Residual connections in CNNs clearly don't change the representational capacity, and don't obviously induce any bias that seems beneficial. I.e. if you needed information from earlier feature maps, the optimizer could surely just learn to make intermediate layers preserve that information (by having some conv-layer channels just basically be identities). Actually, if you inspect a lot of feature maps through visualizations, it is pretty clear that information is lost very gradually, over many, many layers, and it just isn't plausible that typical (short) skip connections are really meaningfully being helpful because they "preserve information". This is in stark contrast to U-Nets, where the skips are long enough, and from layers of differing enough resolutions it is clear the purpose is very different. EDIT: With DenseNet, it is trickier, because some of the residual connections are quite long, and the paper does provide some evidence to suggest that the length is useful. But there are not any long residual connections in Vision Transformers, and it broadly seems like ViTs and modern conv nets (which don't use DenseNet "long" concats) have basically equivalent performance (https://arxiv.org/abs/2310.16764). So the whole idea of long connections being important just doesn't sit right with me. Short, typical residual connection is useful, and this seems most clearly to be about gradients.

And practically, when suddenly switching on residual connections leads to better training despite an otherwise identical architecture, it is really hard to see them as anything other than a tool for stabilizing optimization.

godelski

4 months ago

1 reply

  > there are not any long residual connections in Vision Transformers

That's incorrect. If you look at the architecture a little closer you'll see you have very long residuals. The transformer arch is res(norm + attn) + res(norm + FFN). That allows you to just skip a whole layer. Going backwards we take the first shortcut, skipping the Norm + FFN, then can take the second shortcut, skipping the norm + attn. So you skip the whole transformer! It's pretty unlikely that this will happen in practice so you can strengthen that by doing dense transformers but as far as I've seen it isn't really much help and it does look like the gradient propagates the whole way

I'd recommend looking at the famous 3 Things paper [0]. You'll see what I said in their diagram. It's got some other good gems.

[0] https://arxiv.org/abs/2203.09795

D-Machine

4 months ago

1 reply

Yeah, I am aware that there are sort of long residuals even in classic ViTs, and that, as you say, you can sort of even skip the whole transformer. Like you said, though, this seems very unlikely in practice, and at least, this is a different kind of long residual as in DenseNets or U-Nets though (and yes, Dense Transformers - though I know very, very little about these). I.e. the long residual connections in these seem to be far more "direct" and less "sequential" than the "long residuals" in a classic transformer.
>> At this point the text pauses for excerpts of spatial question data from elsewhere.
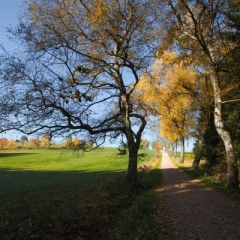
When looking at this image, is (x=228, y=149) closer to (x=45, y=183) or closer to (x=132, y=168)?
(x=132, y=168)

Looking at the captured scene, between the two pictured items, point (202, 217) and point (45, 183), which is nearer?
point (202, 217)

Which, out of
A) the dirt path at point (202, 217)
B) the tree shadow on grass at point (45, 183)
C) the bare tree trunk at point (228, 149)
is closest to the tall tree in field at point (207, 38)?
the bare tree trunk at point (228, 149)

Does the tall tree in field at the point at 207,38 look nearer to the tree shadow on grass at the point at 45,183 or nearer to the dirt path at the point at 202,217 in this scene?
the dirt path at the point at 202,217

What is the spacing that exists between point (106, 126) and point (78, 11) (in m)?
6.70

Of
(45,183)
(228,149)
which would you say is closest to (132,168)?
(228,149)

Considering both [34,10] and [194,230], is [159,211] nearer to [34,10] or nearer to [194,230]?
[194,230]

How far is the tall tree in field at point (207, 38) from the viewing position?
44.6 feet

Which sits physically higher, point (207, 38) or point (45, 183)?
point (207, 38)

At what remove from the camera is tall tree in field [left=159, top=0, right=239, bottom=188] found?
13586mm

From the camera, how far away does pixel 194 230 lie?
736cm

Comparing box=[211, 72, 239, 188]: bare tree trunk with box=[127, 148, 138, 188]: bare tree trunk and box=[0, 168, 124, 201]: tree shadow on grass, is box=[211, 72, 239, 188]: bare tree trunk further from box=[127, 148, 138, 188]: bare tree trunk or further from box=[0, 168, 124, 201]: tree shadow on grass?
box=[0, 168, 124, 201]: tree shadow on grass

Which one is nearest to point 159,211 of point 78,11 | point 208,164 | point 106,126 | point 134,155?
point 134,155

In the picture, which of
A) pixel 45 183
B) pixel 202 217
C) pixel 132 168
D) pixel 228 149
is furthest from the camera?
pixel 45 183

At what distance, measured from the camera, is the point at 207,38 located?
48.1 feet
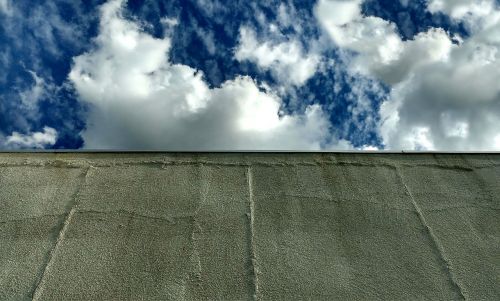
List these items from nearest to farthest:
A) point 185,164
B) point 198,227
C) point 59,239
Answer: point 59,239, point 198,227, point 185,164

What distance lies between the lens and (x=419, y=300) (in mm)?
3193

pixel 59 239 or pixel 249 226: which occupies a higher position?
pixel 249 226

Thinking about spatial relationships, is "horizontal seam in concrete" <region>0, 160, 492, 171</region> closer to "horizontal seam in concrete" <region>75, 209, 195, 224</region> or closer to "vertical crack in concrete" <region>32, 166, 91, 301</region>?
"vertical crack in concrete" <region>32, 166, 91, 301</region>

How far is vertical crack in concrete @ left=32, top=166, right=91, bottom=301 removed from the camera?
3154 millimetres

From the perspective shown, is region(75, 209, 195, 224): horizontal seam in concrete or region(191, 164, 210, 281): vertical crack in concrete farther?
region(75, 209, 195, 224): horizontal seam in concrete

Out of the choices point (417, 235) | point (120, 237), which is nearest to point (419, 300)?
point (417, 235)

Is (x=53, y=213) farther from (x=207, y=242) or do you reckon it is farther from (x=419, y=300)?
(x=419, y=300)

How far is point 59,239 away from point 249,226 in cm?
143

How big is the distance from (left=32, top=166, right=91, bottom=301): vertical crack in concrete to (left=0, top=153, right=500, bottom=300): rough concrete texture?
0.4 inches

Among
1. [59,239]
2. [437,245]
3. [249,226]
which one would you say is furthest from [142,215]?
[437,245]

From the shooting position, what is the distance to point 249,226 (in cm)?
367

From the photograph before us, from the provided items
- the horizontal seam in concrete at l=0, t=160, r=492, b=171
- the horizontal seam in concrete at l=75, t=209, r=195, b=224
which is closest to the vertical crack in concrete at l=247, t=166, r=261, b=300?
the horizontal seam in concrete at l=0, t=160, r=492, b=171

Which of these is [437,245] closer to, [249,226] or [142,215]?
[249,226]

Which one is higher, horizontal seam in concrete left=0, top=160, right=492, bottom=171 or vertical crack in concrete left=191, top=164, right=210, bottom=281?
horizontal seam in concrete left=0, top=160, right=492, bottom=171
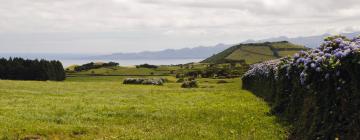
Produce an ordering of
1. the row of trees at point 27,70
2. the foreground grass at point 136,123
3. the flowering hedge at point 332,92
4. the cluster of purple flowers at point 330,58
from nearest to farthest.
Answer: the flowering hedge at point 332,92 → the cluster of purple flowers at point 330,58 → the foreground grass at point 136,123 → the row of trees at point 27,70

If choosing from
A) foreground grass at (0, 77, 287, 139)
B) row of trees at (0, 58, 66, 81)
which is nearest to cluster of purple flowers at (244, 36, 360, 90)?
foreground grass at (0, 77, 287, 139)

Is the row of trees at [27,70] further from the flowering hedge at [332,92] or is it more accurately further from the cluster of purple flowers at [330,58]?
the cluster of purple flowers at [330,58]

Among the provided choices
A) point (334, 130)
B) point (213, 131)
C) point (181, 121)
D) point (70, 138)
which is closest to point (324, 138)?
point (334, 130)

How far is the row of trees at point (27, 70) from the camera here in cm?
13725

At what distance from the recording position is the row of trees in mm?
137250

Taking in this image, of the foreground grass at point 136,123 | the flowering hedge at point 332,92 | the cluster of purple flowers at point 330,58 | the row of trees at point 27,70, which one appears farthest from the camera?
the row of trees at point 27,70

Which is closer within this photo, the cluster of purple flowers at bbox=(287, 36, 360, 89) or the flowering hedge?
the flowering hedge

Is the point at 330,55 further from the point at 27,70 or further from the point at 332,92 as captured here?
the point at 27,70

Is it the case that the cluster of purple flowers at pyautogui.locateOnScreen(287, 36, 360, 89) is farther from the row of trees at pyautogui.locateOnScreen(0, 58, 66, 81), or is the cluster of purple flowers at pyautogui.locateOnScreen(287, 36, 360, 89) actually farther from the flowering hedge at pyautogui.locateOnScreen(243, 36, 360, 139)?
the row of trees at pyautogui.locateOnScreen(0, 58, 66, 81)

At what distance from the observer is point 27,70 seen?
457 ft

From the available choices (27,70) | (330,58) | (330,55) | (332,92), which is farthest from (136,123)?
(27,70)

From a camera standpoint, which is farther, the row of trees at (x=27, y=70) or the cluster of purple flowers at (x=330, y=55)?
the row of trees at (x=27, y=70)

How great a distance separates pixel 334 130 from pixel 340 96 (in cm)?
95

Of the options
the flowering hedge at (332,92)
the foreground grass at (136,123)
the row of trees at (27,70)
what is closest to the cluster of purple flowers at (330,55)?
the flowering hedge at (332,92)
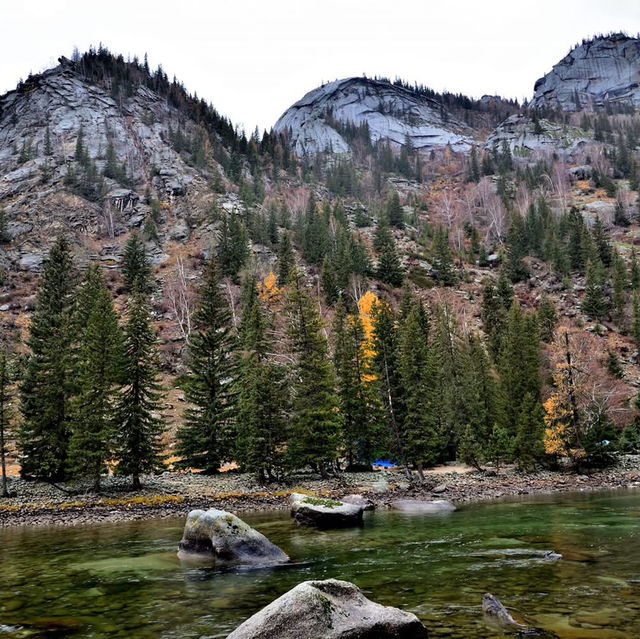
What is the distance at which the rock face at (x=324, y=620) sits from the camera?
637 cm

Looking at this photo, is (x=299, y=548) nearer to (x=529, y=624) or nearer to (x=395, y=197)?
(x=529, y=624)

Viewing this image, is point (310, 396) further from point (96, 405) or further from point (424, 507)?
point (96, 405)

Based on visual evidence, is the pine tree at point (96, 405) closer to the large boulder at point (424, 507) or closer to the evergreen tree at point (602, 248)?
the large boulder at point (424, 507)

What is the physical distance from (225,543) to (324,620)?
800 centimetres

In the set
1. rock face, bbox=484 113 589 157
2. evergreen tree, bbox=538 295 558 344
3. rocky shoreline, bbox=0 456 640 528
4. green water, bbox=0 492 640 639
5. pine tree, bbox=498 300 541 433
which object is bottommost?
rocky shoreline, bbox=0 456 640 528

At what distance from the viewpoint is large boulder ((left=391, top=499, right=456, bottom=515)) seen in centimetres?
2273

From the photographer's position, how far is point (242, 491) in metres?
29.9

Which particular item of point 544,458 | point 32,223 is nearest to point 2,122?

It is hard for me to say what the different consequences for training and gradients are between these two kinds of long residuals, that sounds like more your expertise. But, practically, if you implement your own e.g. DenseNet and torch `forward` calls with Conv layers and adds (or concats), and then implement your own little ViT with multiple MultiheadAttention layers, these really don't feel like the same things at all, in terms of the values you need to save access to, and what you pass in to deeper layers. Just doing a bit of research, it seems like these dense residual transformers are being used for super-resolution tasks. This again seems like the U-Net long residuals, in that the functionality here from the direct long residuals is again about more efficient information propagation, and less clearly about gradients, whereas the "sequential" long residuals implicit in transformers feels again more like a gradient thing.

But, I am definitely NOT an expert here, I just have done a lot of practical twiddling with custom architectures in academic research contexts. I've also often worked with smaller datasets and more unusual data (e.g. 3D or 4D images like MRI, fMRI, or multivariate timeseries like continuous bedside monitoring data), also often with a limited training budget, so my focus has been more on practical differences than theoretical claims / arguments. The DenseNet and "direct" long residual architectures (e.g. U-Net) tended to be unworkable or inordinately expensive for larger 3D or 4D image data, because you have to hold so much monstrously large tensors in memory (or manually move between CPU and GPU to avoid this problem) for the long direct skips. Absent clear performance (or training efficiency) evidence for these architectures made me skeptical of the hand-wavey "feature reuse" claims made in their support, especially when the shorter more sequential residuals (as in classic ViTs, or, in my case, HighResNet for 3D images: https://arxiv.org/abs/1707.01992) seemed just obviously better practically in almost every way.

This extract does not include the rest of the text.